Destruction of Property / Vandalism
When you’re on the hunt for Pikachu and it’s just out of reach, there is no stopping you. That chain link fence could easily be cut and then you will be close enough to start the catch, before it disappears. While you might have caught a Pikachu, you could also catch a felony or misdemeanor charge. Under $1000 is a misdemeanor charge facing up to 12 months in jail but over $1000 is a Class 6 felony charge facing up to 5 years in jail.
Not every Poké Stop or gym is located on public property or within public access, like in a city park or the Whitehouse. As building owners of Poké Stops and gyms were not consulted before the sites were selected, some owners may not be overly happy to have strangers standing outside their building for 30+ minutes at all hours of the day (or night). As Pokémon GO warns, Trainers should always be aware of their surroundings and do not trespass. Do you really want to have to explain to a future employer that you were convicted of trespassing on private property, a Class 1 misdemeanor while playing Pokémon GO and spent up to 12 months in jail?
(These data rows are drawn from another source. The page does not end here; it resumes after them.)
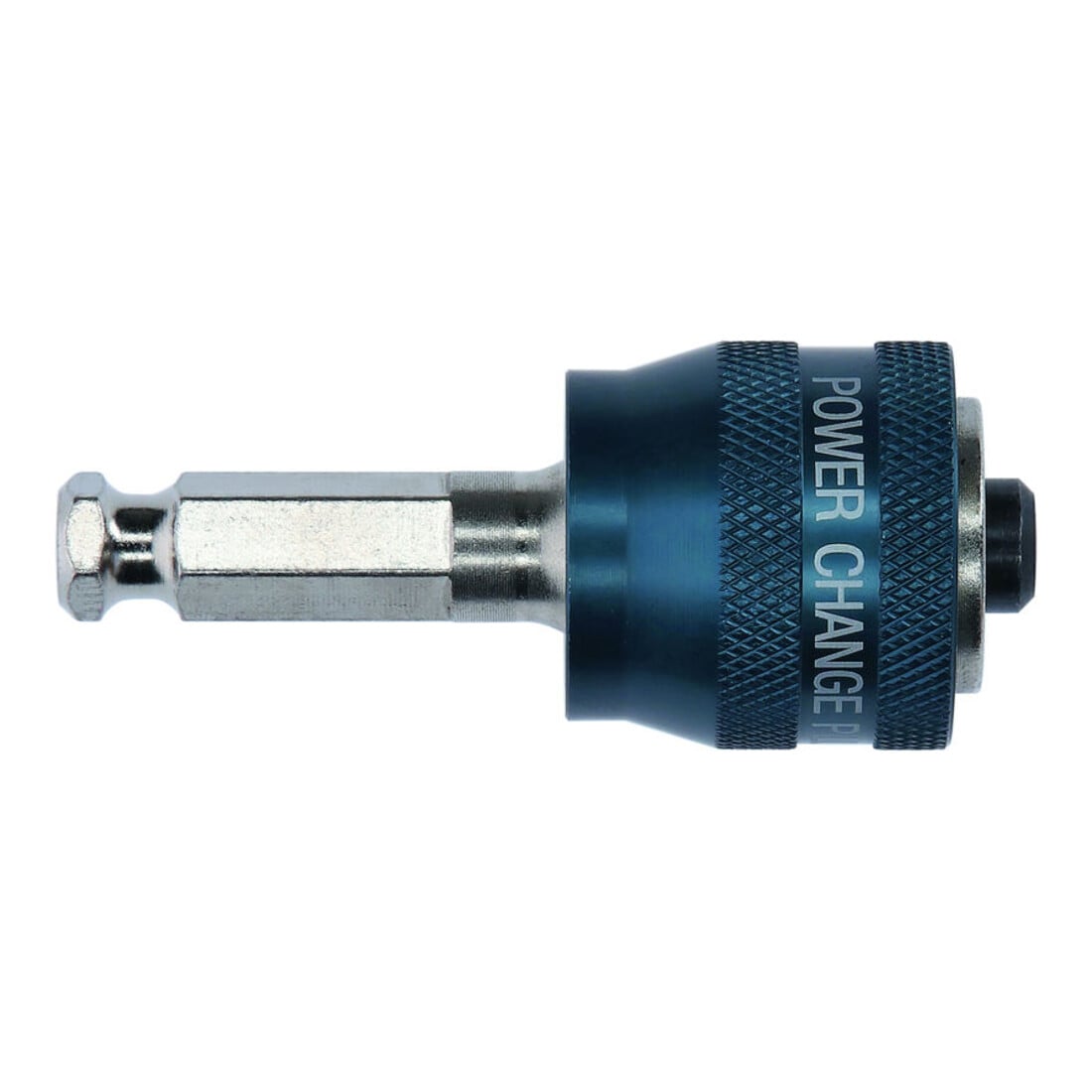 Bosch EXPERT Power Change Plus supporto intercambiabile, gambo esagonale 11 mm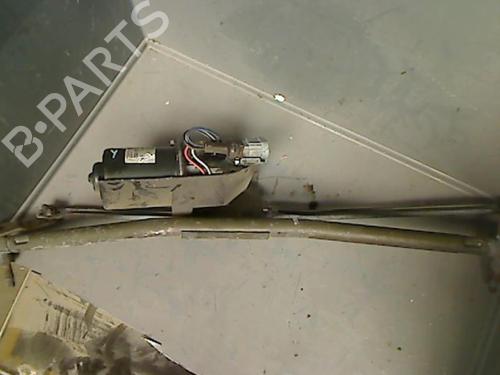 Used Front wiper motor Front wiper motor 38659474 38659474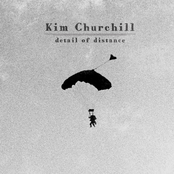 It Will Be Morning Soon by Kim Churchill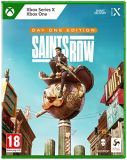 Saints Row Edicion Day One – Xbox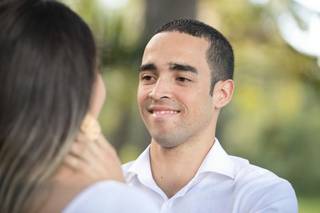 Lucas Soares Fotojornalismo - 5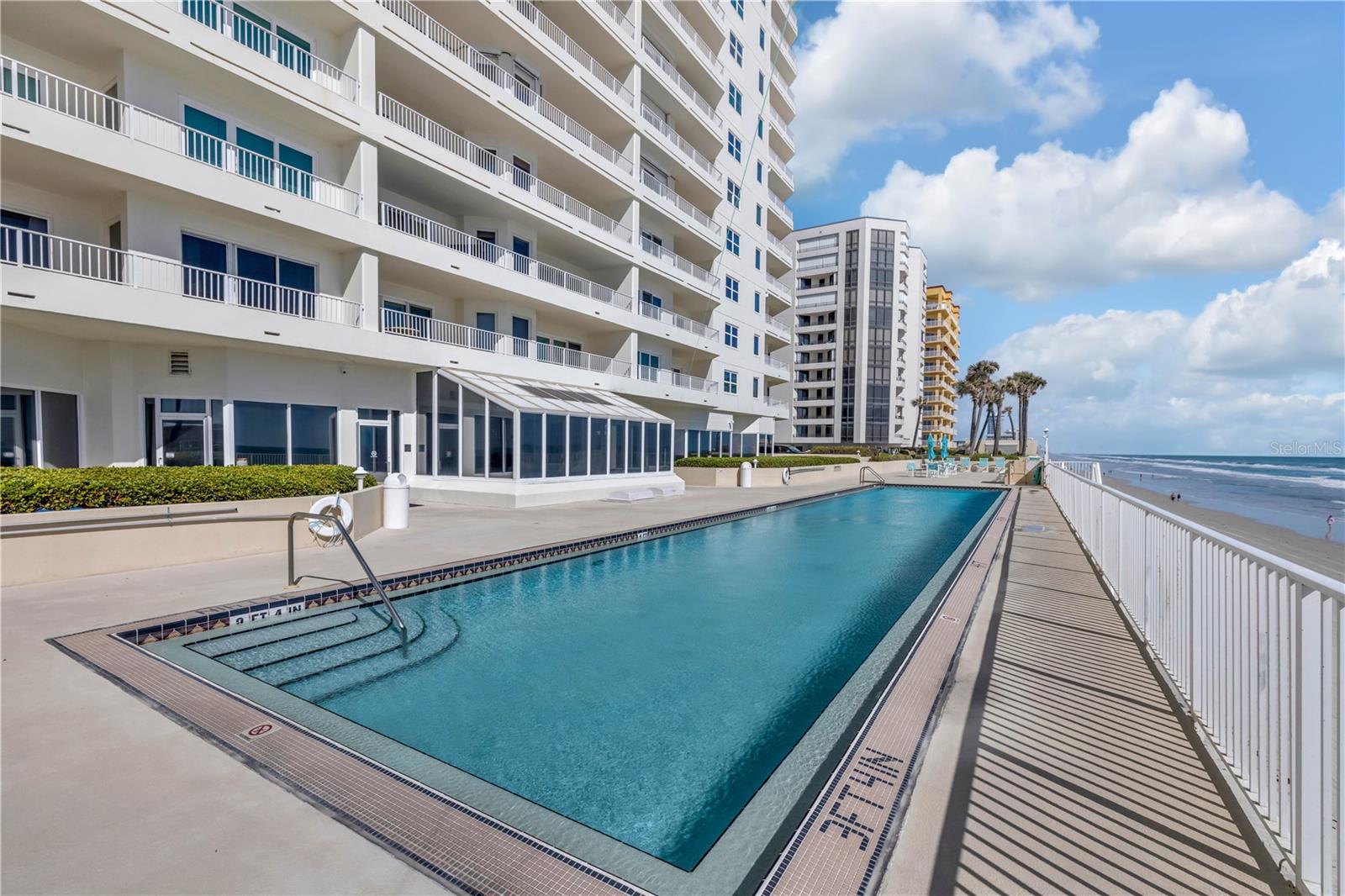 Image 41 of 66 For 2937 Atlantic Avenue 206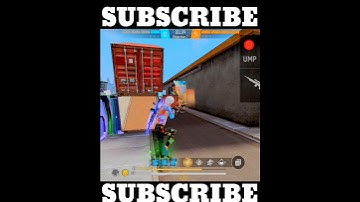 1vs4 INSANE CLUTCH🔥🤯OPPONENTS TEAM CALLED ME HACKER😈#freefire #trending #shorts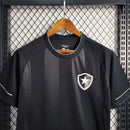Camisa Botafogo Away 22/23 - Torcedor Masculina - lançamento - KARIOCA MULTIMARCAS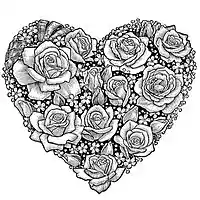 Picture for song 'love jacqueaces *sold' by artist 'Smok33'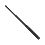 Bastoane telescopice ASP®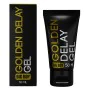 Gel Dorado Retardante Cobeco Delay 50 ml de Cobeco, Virilidad y retardo - Ref: S9400920, Precio: 14,93 €, Descuento: %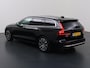 Volvo V60 2.0 T6 Plug-in hybrid AWD Plus Bright | Elektr. Trekhaak | Navigatie | Stoel/Stuurverwarming | Parkeercamera | Cruise Control Adaptief | elektr. Achterklep |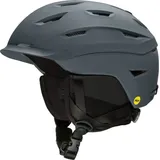 Smith Optics Smith Level MIPS matte slate - M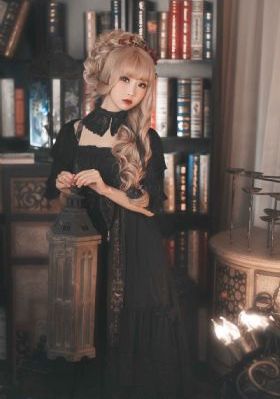岁月风云 电视剧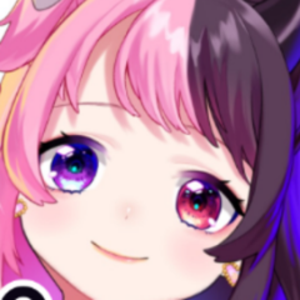 Amaki Pururu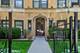 4325 N Hermitage Unit B2, Chicago, IL 60640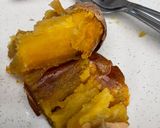 Foto langkah ke 3 dari resep Ubi Cilembu Karamel.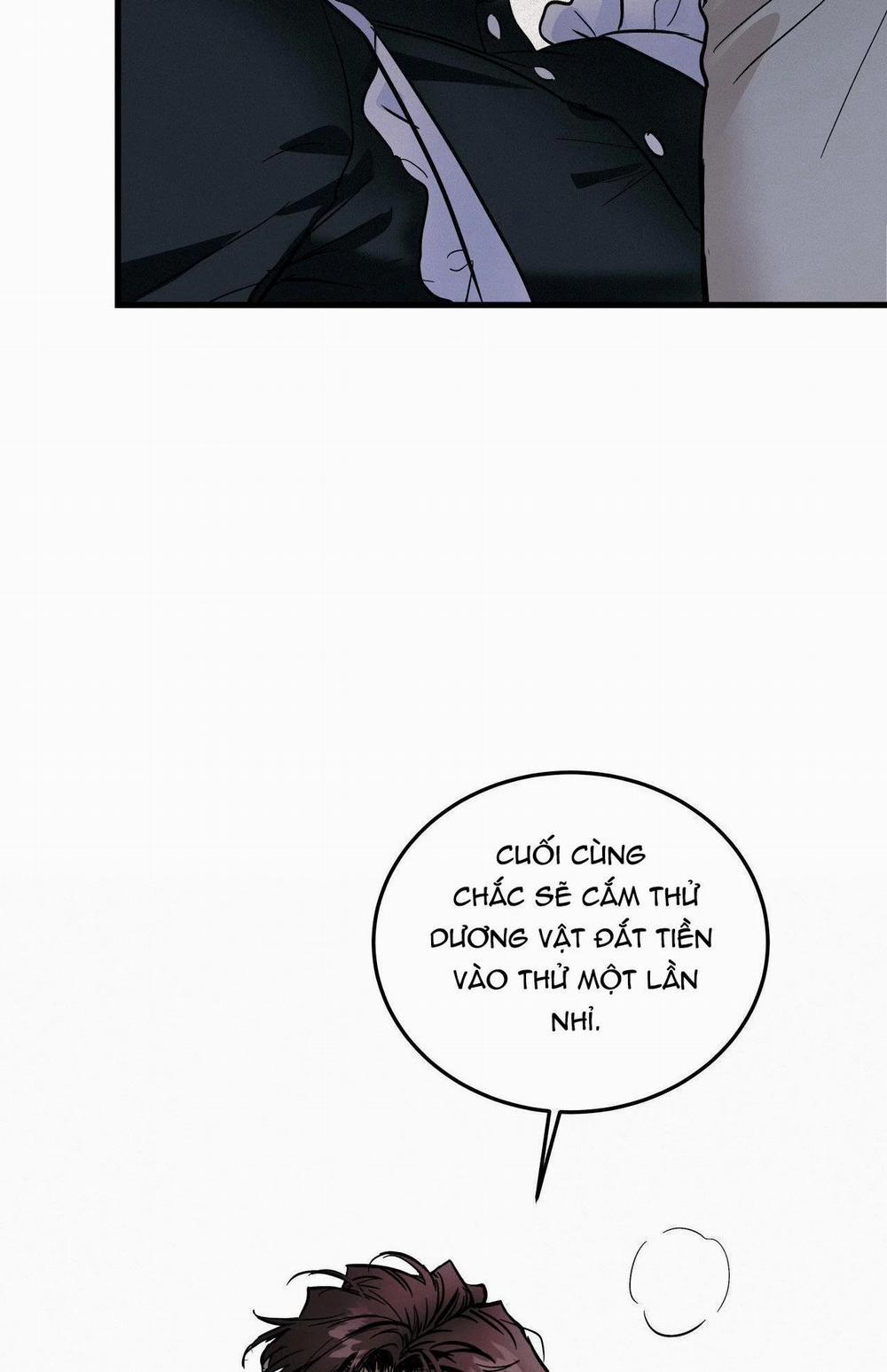 LIE AGAIN 9 trang 33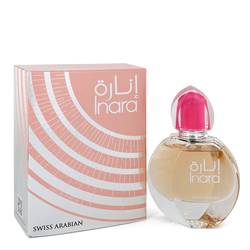 Swiss Arabian Inara Eau De Parfum Spray By Swiss Arabian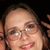 Alice Grant's profile image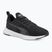 Кросівки для бігу PUMA Flyer Runner puma black/puma black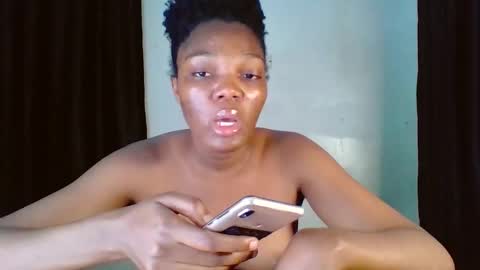 Snapshot of flirtxxdiva chatting on February 2026 08:16:02 PM flirtxxdiva online show from February 2026 08:16:02 PM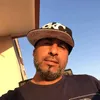 momo.tino8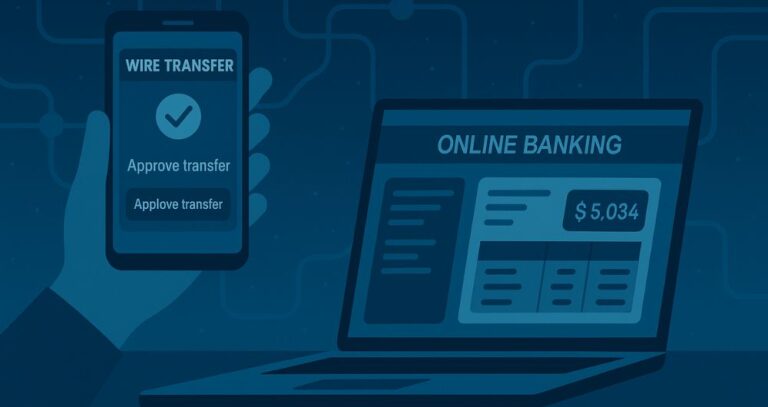 Continuidad y calidad en notificaciones bancarias v2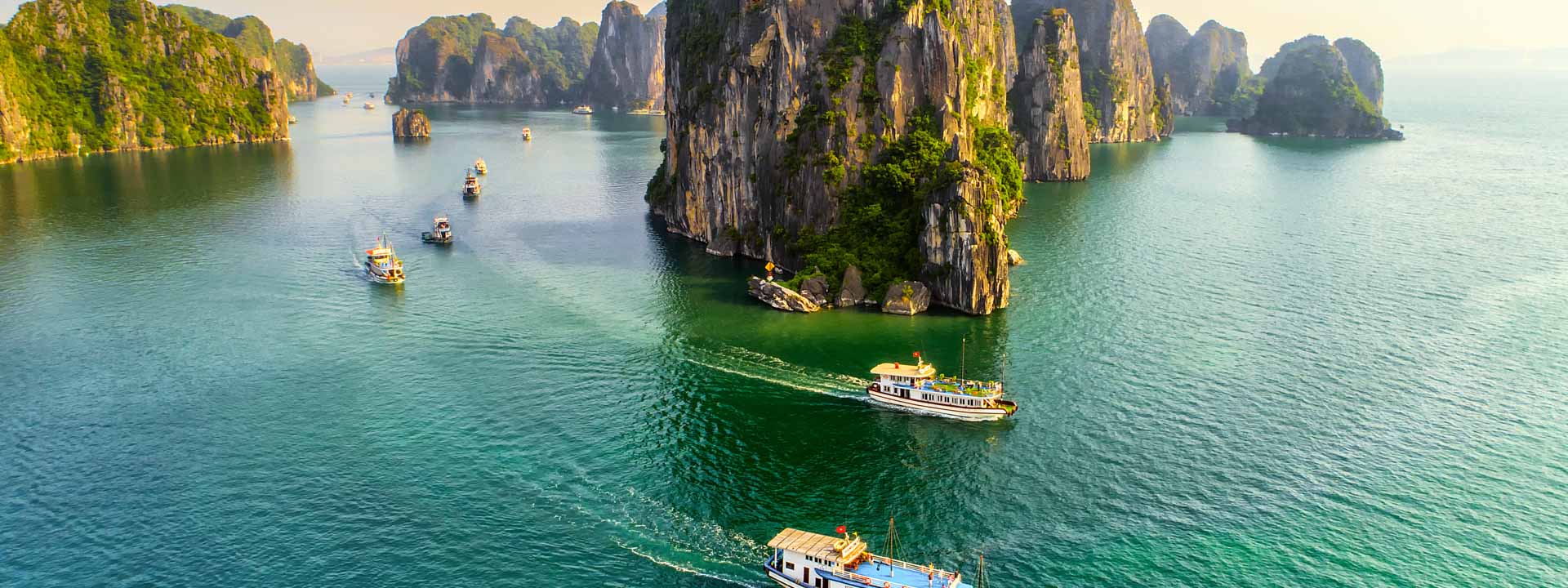 halong.jpg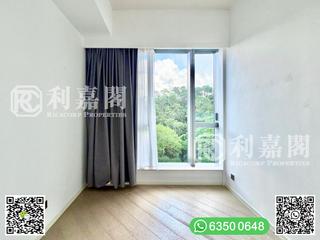 Clear Water Bay - Mount Pavilia 05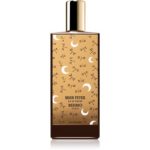 Memo Moon Fever Eau de Parfum unisex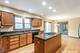 8 N Old Creek, Vernon Hills, IL 60061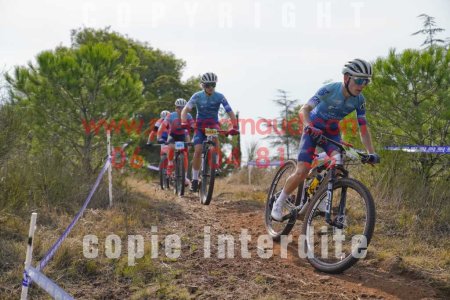 1185-photographe-vtt-capdagde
Sometimes using 10 Poké Balls and a Razz Berry isn’t enough to catch the Pokémon and it might make you Krabby. Keep in mind where you are and the time of day. If you start getting angry and yelling in a public place or late at night, you will likely increase the risk of catching a disorderly conduct charge instead of the Charmander. For this Class 1 misdemeanor, you’ll be waiting up to 12 months while in jail before you can evolve it into a Charmeleon.